Reported by: Oahimire Omone Precious | Edited by: Henry Owen
Abuja, Nigeria — Public health specialists in Nigeria have highlighted a combination of systemic weaknesses and behavioural challenges as key drivers behind persistent deaths from Lassa fever, even seven years after the Nigeria Centre for Disease Control and Prevention (NCDC) formally recognised the disease as a public health emergency.
According to medical experts who spoke with health correspondents this week, continued high fatality rates are closely tied to late hospital presentation, limited treatment infrastructure, poor environmental sanitation and gaps in disease surveillance. These factors, they argue, have hampered efforts to control outbreaks and reduce mortality, leaving many patients to seek care only after their condition has deteriorated.
Lassa fever, a viral haemorrhagic illness endemic to parts of West Africa, is spread to humans primarily through contact with food or household items contaminated by the excreta of infected rodents, especially the multimammate rat. Human-to-human transmission can also occur, particularly in healthcare settings where infection prevention and control measures are inadequate. While Nigeria has recorded seasonal spikes in cases for decades, the disease’s public health impact remains profound and recurrent.
Public health physicians emphasised that only one effective antiviral treatment — ribavirin — is currently available, and its success is highly time-sensitive. Ribavirin can significantly improve outcomes when administered early in the course of illness, ideally within the first six days of symptom onset. However, many patients in affected states present at healthcare facilities late, often after days of fever, vomiting, weakness and bleeding, reducing the drug’s effectiveness and increasing the likelihood of complications and death.
“Too many people wait until they are critically ill before coming to the hospital,” one clinician involved in Lassa fever response said. “By the time they arrive, the virus has already caused extensive damage, and the window for effective treatment has often closed.” This pattern of delayed presentation reflects broader issues in health-seeking behaviour, including limited awareness of early symptoms, reliance on traditional medicine and barriers to accessing care due to distance, cost or fear of stigma.
Experts also pointed to shortages of dedicated treatment centres as a significant structural challenge. While some states have established isolation units or Lassa treatment centres, these facilities are sparse relative to the geographic spread of the disease. In many high-burden regions, suspected cases must travel long distances to reach specialised care, compounding delays in treatment and isolation that are essential for reducing transmission and improving survival.
In addition, poor environmental sanitation continues to fuel the persistence of rodent vectors. Ineffective waste management, the presence of refuse near homes and markets, and inadequate housing conditions facilitate human–rodent contact, creating ongoing risks for Lassa fever outbreaks. Public health officials argue that sustainable improvements in sanitation — including community-level refuse collection, rodent control and safer food storage practices — are critical prevention strategies that have yet to be fully realised.

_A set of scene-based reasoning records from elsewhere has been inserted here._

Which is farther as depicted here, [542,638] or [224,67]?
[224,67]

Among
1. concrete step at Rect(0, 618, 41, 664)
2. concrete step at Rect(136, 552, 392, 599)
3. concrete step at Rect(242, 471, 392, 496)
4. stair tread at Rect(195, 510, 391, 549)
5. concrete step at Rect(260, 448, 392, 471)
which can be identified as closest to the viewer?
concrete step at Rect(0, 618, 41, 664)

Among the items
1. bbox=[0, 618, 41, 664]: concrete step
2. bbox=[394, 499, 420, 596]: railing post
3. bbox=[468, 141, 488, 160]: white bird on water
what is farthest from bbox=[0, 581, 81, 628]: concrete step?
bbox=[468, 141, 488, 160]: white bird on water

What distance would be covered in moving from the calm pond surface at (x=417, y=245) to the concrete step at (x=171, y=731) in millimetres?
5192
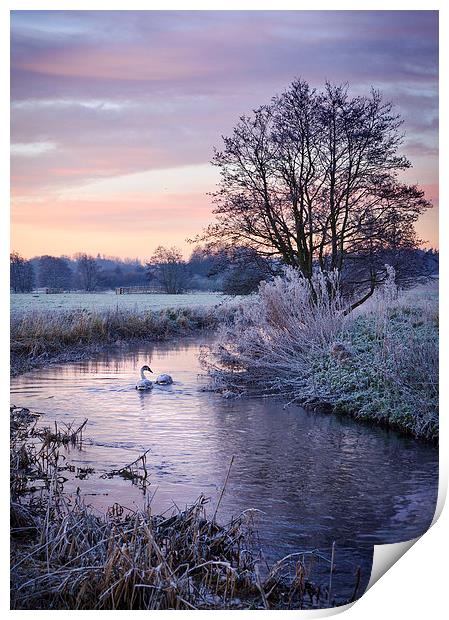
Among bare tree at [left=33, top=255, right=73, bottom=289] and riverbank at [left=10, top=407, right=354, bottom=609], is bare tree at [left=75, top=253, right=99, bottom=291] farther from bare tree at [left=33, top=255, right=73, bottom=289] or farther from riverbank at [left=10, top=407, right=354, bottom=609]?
riverbank at [left=10, top=407, right=354, bottom=609]

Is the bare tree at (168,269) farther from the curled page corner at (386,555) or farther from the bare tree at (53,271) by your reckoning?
the curled page corner at (386,555)

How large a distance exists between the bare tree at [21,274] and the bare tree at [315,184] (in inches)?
67.3

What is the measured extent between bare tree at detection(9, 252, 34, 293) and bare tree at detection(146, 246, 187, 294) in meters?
0.99

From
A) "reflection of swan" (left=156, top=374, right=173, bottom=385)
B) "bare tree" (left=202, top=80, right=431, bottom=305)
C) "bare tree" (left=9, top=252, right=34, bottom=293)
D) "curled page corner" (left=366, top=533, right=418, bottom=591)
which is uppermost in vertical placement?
"bare tree" (left=202, top=80, right=431, bottom=305)

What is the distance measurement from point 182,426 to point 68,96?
2.74m

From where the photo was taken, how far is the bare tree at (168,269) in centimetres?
652

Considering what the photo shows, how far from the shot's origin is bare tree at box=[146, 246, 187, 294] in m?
6.52

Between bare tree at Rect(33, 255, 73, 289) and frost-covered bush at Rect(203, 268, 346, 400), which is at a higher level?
bare tree at Rect(33, 255, 73, 289)

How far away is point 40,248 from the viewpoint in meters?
5.59

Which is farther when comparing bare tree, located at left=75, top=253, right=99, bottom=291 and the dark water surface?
bare tree, located at left=75, top=253, right=99, bottom=291

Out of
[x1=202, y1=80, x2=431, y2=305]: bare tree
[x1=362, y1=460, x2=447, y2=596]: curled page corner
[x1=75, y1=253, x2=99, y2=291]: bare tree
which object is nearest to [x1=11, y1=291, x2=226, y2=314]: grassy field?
[x1=75, y1=253, x2=99, y2=291]: bare tree

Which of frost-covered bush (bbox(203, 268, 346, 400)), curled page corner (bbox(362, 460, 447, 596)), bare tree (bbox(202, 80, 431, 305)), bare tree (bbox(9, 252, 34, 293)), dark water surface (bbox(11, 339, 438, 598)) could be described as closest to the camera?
curled page corner (bbox(362, 460, 447, 596))

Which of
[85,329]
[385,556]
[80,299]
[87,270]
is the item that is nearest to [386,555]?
[385,556]

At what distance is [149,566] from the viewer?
11.8 feet
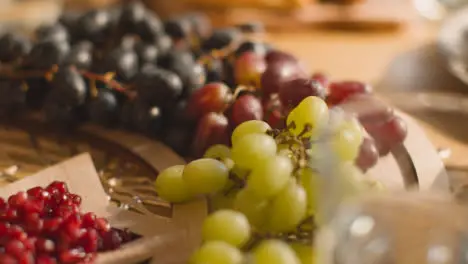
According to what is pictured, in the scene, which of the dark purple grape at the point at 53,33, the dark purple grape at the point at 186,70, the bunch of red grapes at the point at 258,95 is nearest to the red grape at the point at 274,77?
the bunch of red grapes at the point at 258,95

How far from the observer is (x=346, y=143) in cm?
47

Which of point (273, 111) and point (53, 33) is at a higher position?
point (53, 33)

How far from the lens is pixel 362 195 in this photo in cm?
46

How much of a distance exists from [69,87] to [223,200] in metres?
0.33

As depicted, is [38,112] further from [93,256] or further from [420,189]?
[420,189]

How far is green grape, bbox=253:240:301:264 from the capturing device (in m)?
Answer: 0.48

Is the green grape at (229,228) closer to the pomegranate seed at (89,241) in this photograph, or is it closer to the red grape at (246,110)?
the pomegranate seed at (89,241)

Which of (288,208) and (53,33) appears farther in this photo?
(53,33)

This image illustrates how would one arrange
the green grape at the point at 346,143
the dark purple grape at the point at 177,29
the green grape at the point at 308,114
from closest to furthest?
Answer: the green grape at the point at 346,143, the green grape at the point at 308,114, the dark purple grape at the point at 177,29

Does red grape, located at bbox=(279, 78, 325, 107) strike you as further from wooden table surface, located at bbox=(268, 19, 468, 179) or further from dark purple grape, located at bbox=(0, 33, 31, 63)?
dark purple grape, located at bbox=(0, 33, 31, 63)

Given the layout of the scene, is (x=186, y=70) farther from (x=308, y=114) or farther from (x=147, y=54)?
(x=308, y=114)

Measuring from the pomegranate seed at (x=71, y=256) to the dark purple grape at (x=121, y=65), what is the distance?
37cm

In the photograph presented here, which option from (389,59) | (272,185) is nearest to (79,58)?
(272,185)

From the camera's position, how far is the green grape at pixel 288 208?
52 centimetres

Inadequate surveillance systems were also cited as a barrier to early detection and response. Although the NCDC coordinates nationwide surveillance for Lassa fever and other priority diseases, gaps remain in community reporting, laboratory capacity and rapid case investigation, particularly in rural and hard-to-reach areas. Delays in detecting and confirming outbreaks can slow public health responses and allow the disease to spread unchecked within communities.
Seven years after the emergency declaration, Nigeria continues to record seasonal cases and fatalities, with outbreaks often peaking during the dry season — typically between December and April — when rodent populations and human exposure risks tend to rise. In recent seasons, states such as Edo, Ondo, Bauchi and Plateau have consistently reported significant caseloads, straining local health systems and drawing attention to the need for sustained investment in prevention and care.
Public health leaders are calling for a multi-pronged approach to address the challenge, combining community education on early symptom recognition and the importance of prompt care, expansion of treatment centres and isolation units, strengthened surveillance and laboratory networks, and concerted efforts to improve environmental sanitation. They also urge increased funding for Lassa fever research, including the development of new therapies and vaccines.
“The tools we have now work, but only if we use them early and we use them well,” said one epidemiologist involved in outbreak response. “We must change how communities perceive and respond to fever illnesses, and we must build systems that deliver care where and when it’s needed.”
As Nigeria enters another peak season for Lassa fever, health authorities are renewing calls for vigilance, community participation and government support to reduce the toll of a disease that has persisted as a major public health challenge despite years of concerted efforts.